_Records shown_.
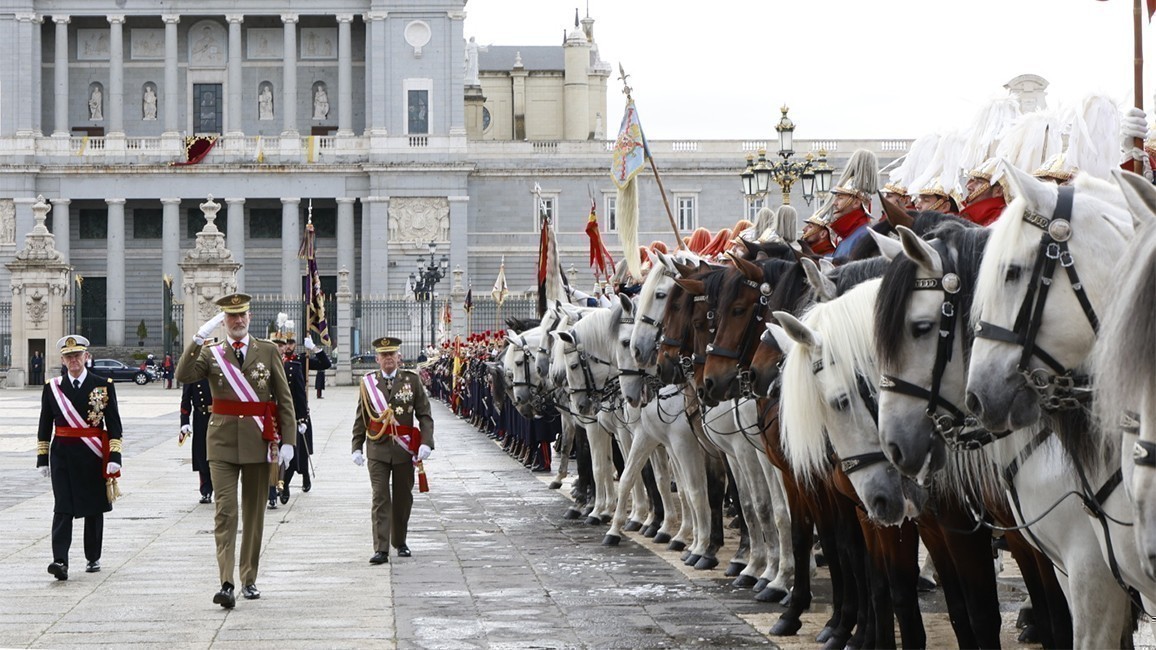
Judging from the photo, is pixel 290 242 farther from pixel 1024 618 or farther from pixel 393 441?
pixel 1024 618

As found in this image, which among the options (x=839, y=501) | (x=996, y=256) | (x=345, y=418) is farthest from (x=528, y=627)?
(x=345, y=418)

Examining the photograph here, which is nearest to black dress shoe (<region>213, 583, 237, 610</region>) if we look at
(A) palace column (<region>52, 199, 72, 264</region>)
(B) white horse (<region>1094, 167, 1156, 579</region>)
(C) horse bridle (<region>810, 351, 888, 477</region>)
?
(C) horse bridle (<region>810, 351, 888, 477</region>)

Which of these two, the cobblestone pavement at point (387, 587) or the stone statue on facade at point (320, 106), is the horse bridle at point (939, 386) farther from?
the stone statue on facade at point (320, 106)

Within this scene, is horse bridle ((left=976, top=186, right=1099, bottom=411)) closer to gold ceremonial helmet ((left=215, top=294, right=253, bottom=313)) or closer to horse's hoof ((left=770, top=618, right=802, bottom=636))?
horse's hoof ((left=770, top=618, right=802, bottom=636))

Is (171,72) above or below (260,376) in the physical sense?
above

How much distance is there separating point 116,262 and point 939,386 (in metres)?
69.8

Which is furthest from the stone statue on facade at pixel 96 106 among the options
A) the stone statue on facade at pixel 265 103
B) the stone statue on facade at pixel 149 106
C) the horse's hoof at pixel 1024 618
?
the horse's hoof at pixel 1024 618

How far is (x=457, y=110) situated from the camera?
72.7 metres

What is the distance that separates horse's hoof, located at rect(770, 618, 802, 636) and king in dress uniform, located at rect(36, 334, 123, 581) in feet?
18.0

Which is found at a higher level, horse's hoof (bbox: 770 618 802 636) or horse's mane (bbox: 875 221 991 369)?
horse's mane (bbox: 875 221 991 369)

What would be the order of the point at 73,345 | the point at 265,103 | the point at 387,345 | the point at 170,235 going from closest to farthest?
the point at 73,345, the point at 387,345, the point at 170,235, the point at 265,103

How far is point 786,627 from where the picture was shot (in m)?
8.73

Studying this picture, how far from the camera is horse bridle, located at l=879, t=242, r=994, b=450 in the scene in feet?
17.9

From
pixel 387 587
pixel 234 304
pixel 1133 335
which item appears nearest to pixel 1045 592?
pixel 1133 335
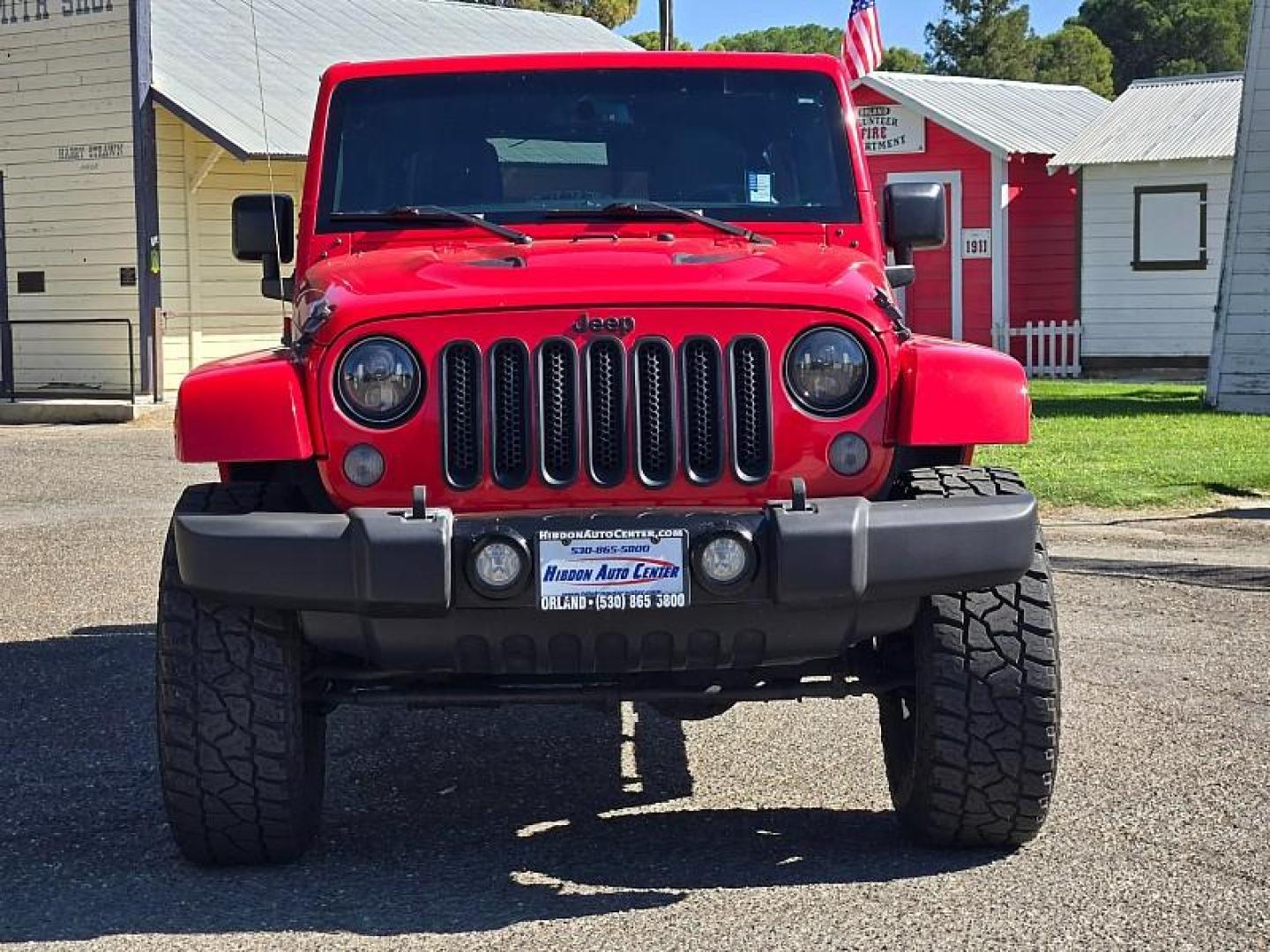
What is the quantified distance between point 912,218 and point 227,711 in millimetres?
2596

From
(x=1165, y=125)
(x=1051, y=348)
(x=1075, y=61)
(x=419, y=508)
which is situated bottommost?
(x=1051, y=348)

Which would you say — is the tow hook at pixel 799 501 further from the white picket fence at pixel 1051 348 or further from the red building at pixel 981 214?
the red building at pixel 981 214

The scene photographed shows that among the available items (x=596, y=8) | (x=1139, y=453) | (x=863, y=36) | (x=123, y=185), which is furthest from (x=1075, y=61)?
(x=1139, y=453)

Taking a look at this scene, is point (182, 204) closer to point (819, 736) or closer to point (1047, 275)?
point (1047, 275)

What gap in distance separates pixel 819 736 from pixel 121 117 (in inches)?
658

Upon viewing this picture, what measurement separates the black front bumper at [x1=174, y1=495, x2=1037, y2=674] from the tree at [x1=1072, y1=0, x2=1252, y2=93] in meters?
69.3

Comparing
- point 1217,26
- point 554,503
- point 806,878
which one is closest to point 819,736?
point 806,878

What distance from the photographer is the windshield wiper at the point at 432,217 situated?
5.69 meters

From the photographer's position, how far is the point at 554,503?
4.80 meters

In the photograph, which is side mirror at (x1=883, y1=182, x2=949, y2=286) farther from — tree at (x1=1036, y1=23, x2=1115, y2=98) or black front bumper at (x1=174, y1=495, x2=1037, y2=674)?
tree at (x1=1036, y1=23, x2=1115, y2=98)

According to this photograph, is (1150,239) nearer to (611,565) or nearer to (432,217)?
(432,217)

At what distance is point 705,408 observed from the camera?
4.83 meters

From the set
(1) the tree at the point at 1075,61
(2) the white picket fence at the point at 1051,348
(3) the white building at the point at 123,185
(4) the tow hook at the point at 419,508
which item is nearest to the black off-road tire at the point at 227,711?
(4) the tow hook at the point at 419,508

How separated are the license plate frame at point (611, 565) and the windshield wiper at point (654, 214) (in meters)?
1.46
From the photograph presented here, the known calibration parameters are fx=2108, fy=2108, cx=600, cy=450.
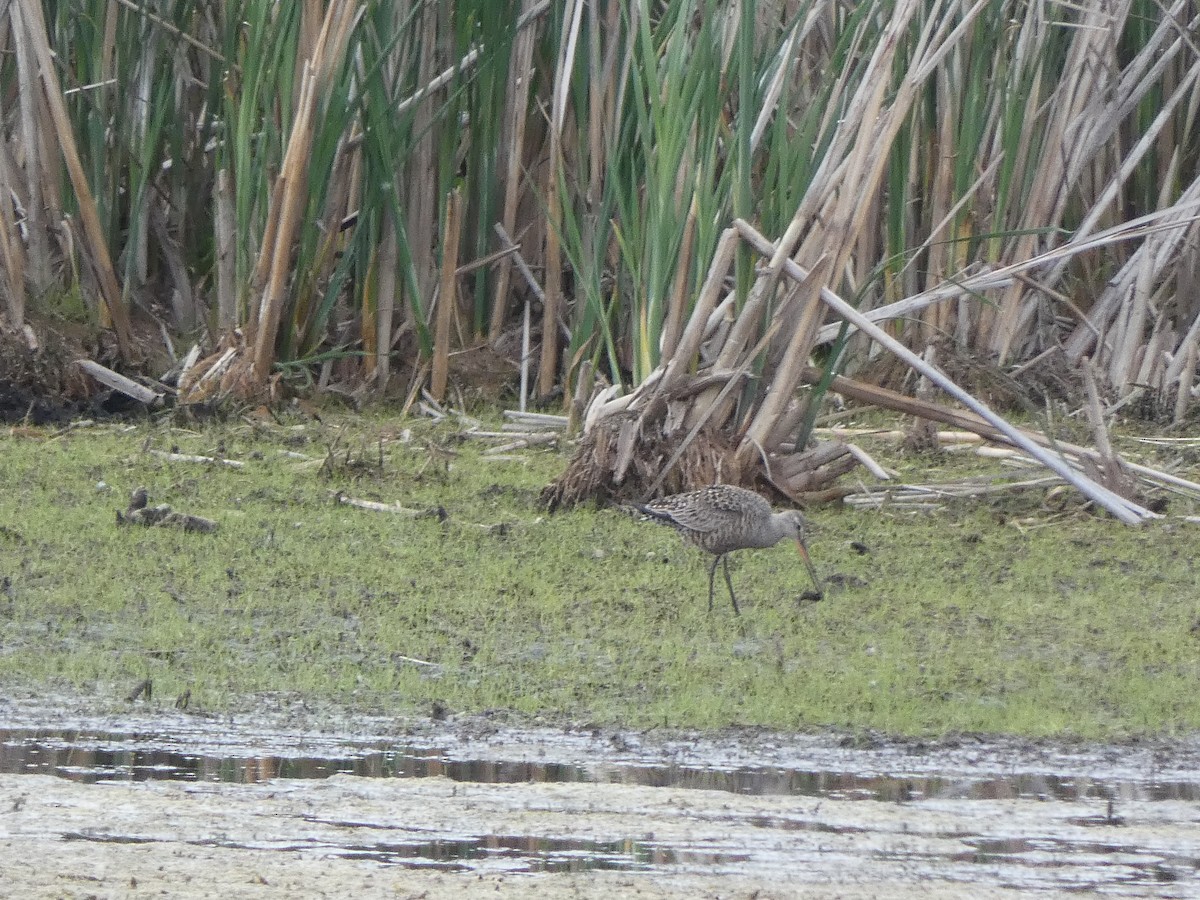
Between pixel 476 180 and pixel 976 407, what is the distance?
12.8 feet

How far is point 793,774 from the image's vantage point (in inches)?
181

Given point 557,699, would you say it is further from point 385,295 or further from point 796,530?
point 385,295

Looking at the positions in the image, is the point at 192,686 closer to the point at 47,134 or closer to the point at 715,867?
the point at 715,867

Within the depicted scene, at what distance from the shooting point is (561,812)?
13.7 feet

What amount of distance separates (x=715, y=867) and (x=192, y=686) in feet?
6.33

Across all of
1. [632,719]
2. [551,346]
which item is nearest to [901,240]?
[551,346]

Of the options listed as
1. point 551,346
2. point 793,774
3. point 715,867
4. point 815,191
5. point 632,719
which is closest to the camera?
point 715,867

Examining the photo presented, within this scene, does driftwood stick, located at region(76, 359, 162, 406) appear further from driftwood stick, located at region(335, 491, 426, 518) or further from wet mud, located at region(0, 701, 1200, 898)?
wet mud, located at region(0, 701, 1200, 898)

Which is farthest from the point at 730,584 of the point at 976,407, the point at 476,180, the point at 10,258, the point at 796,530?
the point at 10,258

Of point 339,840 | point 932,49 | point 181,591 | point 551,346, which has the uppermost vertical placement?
point 932,49

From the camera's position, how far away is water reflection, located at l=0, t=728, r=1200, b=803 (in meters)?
4.44

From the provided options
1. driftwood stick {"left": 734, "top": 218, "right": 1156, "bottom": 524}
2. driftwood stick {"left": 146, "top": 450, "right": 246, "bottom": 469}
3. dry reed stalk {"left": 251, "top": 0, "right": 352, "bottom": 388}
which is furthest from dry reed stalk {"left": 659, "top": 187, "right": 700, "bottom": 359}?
dry reed stalk {"left": 251, "top": 0, "right": 352, "bottom": 388}

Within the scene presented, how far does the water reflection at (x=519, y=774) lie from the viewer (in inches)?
175

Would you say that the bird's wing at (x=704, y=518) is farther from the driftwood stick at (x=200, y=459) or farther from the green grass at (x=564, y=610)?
the driftwood stick at (x=200, y=459)
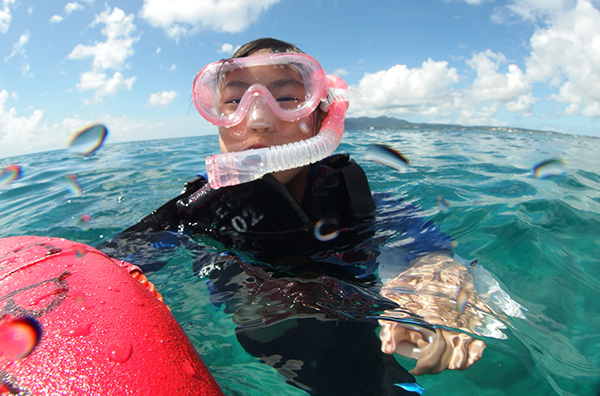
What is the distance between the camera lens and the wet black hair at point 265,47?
7.82 ft

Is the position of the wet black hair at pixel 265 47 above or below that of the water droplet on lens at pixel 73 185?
above

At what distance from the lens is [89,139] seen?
3.05 meters

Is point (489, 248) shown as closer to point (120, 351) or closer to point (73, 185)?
point (120, 351)

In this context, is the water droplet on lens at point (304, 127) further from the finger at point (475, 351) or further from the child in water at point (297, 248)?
the finger at point (475, 351)

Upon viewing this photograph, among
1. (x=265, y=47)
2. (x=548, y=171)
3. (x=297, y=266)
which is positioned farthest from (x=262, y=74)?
(x=548, y=171)

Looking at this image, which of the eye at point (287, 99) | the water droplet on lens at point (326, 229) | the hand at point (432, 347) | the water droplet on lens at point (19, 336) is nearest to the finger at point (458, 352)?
the hand at point (432, 347)

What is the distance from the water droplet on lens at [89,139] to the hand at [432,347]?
3.03 meters

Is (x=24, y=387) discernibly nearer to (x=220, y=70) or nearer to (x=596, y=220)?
(x=220, y=70)

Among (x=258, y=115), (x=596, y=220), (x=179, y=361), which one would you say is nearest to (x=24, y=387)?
(x=179, y=361)

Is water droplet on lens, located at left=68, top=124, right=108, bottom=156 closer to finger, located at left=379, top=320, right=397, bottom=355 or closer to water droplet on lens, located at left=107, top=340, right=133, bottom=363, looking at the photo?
water droplet on lens, located at left=107, top=340, right=133, bottom=363

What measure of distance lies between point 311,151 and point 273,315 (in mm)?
968

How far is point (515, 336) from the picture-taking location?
1.48 m

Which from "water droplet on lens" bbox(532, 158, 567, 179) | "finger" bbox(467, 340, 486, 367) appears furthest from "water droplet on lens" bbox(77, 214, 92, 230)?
"water droplet on lens" bbox(532, 158, 567, 179)

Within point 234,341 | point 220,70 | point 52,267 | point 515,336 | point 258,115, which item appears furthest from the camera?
point 220,70
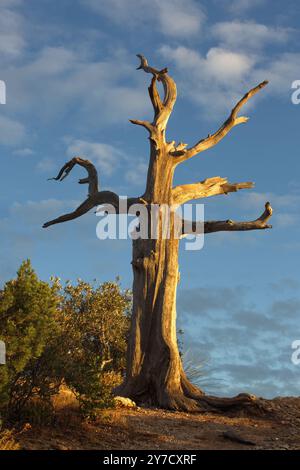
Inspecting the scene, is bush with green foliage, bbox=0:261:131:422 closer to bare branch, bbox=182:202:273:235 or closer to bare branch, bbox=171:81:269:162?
bare branch, bbox=182:202:273:235

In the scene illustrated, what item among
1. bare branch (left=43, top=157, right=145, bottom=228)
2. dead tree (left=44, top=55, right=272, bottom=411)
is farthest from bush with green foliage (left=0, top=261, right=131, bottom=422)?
bare branch (left=43, top=157, right=145, bottom=228)

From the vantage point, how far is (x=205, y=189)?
20.0 metres

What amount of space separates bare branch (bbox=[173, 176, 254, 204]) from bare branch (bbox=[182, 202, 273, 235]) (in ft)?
2.74

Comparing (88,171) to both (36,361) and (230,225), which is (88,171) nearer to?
(230,225)

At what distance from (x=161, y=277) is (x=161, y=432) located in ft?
19.7

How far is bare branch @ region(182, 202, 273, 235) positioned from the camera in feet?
62.4

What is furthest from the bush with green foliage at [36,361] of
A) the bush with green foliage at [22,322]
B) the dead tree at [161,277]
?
the dead tree at [161,277]

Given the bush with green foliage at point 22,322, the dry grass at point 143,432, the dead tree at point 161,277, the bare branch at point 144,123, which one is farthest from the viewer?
the bare branch at point 144,123

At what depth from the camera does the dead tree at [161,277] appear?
17.1 m

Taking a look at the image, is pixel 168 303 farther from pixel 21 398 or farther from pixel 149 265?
pixel 21 398

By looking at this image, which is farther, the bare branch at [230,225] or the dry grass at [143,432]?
the bare branch at [230,225]

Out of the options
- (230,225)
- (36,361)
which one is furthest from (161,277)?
(36,361)

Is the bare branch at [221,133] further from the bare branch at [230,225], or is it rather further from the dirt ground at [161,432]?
the dirt ground at [161,432]

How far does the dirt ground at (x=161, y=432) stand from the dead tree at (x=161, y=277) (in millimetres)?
1155
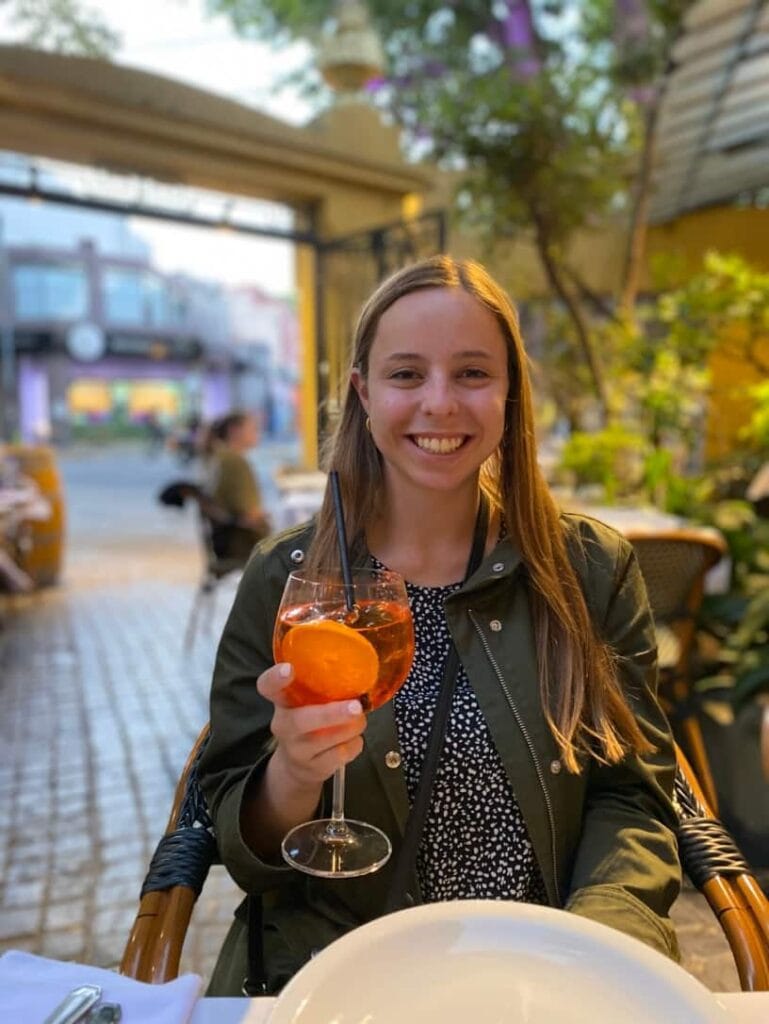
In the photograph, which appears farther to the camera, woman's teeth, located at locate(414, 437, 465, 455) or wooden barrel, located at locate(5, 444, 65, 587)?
wooden barrel, located at locate(5, 444, 65, 587)

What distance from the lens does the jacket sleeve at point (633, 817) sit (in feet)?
3.41

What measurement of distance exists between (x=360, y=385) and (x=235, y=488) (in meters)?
4.07

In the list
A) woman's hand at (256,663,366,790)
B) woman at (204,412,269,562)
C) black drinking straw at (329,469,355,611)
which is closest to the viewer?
woman's hand at (256,663,366,790)

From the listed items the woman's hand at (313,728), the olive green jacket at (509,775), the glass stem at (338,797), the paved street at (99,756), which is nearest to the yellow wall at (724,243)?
the paved street at (99,756)

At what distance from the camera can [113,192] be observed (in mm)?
6109

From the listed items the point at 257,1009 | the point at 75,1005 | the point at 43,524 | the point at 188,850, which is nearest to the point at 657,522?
the point at 188,850

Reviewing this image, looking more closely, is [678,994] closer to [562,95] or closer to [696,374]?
[696,374]

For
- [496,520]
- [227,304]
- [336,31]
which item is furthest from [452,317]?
[227,304]

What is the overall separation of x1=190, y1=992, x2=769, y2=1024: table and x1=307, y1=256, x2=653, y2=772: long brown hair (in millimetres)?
398

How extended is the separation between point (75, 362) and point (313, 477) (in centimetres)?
2430

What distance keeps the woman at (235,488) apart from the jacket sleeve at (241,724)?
3694mm

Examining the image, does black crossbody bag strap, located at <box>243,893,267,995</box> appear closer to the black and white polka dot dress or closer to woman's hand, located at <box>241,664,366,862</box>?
woman's hand, located at <box>241,664,366,862</box>

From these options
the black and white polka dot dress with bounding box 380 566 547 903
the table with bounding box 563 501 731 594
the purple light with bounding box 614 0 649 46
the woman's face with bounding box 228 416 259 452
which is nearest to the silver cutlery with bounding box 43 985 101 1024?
the black and white polka dot dress with bounding box 380 566 547 903

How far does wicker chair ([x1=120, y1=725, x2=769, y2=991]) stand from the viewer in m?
1.04
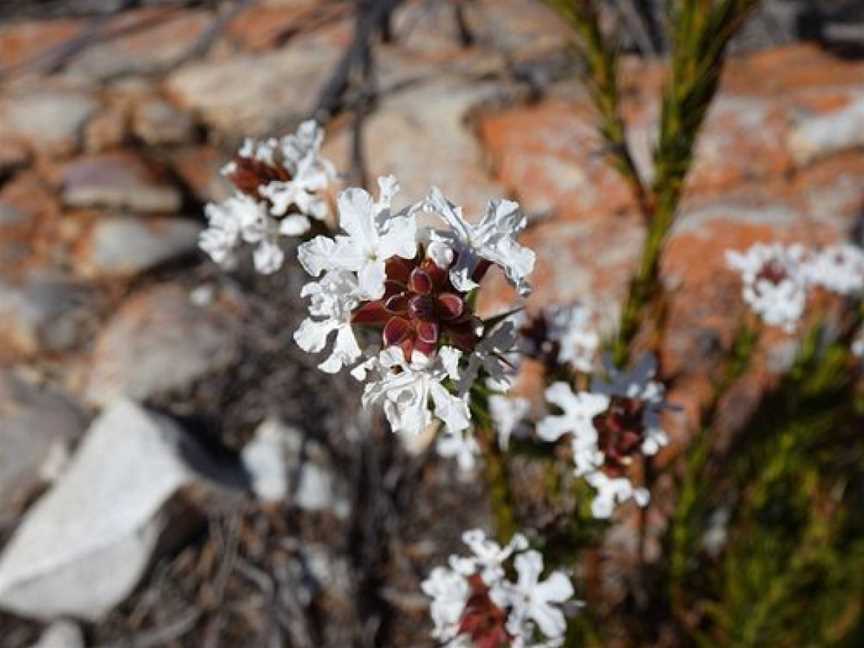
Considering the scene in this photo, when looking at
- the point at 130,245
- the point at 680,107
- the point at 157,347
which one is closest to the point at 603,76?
the point at 680,107

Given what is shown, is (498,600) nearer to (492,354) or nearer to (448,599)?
(448,599)

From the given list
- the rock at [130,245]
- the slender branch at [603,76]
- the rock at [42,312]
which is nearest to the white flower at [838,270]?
the slender branch at [603,76]

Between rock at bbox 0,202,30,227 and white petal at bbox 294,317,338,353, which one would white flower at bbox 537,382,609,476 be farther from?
rock at bbox 0,202,30,227

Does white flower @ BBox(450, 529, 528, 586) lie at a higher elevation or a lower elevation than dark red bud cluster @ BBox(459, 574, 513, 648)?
higher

_Task prompt_. Reproduce the lines exactly as they appear, beginning with the line containing "Upon viewing this picture, what" and continuing through the line containing "4.80 meters".

_Final answer_.
Upon viewing this picture, what measurement separates the black front bumper at [x1=174, y1=495, x2=1037, y2=674] from the tree at [x1=1072, y1=0, x2=1252, y2=93] in meters?
69.3

Comparing
- point 1217,26
- point 554,503
- point 806,878
which one is closest to point 819,736?
point 806,878

What distance from the photographer is the windshield wiper at the point at 432,217 situated?
5.69 meters

From the photographer's position, how far is the point at 554,503?
4.80 meters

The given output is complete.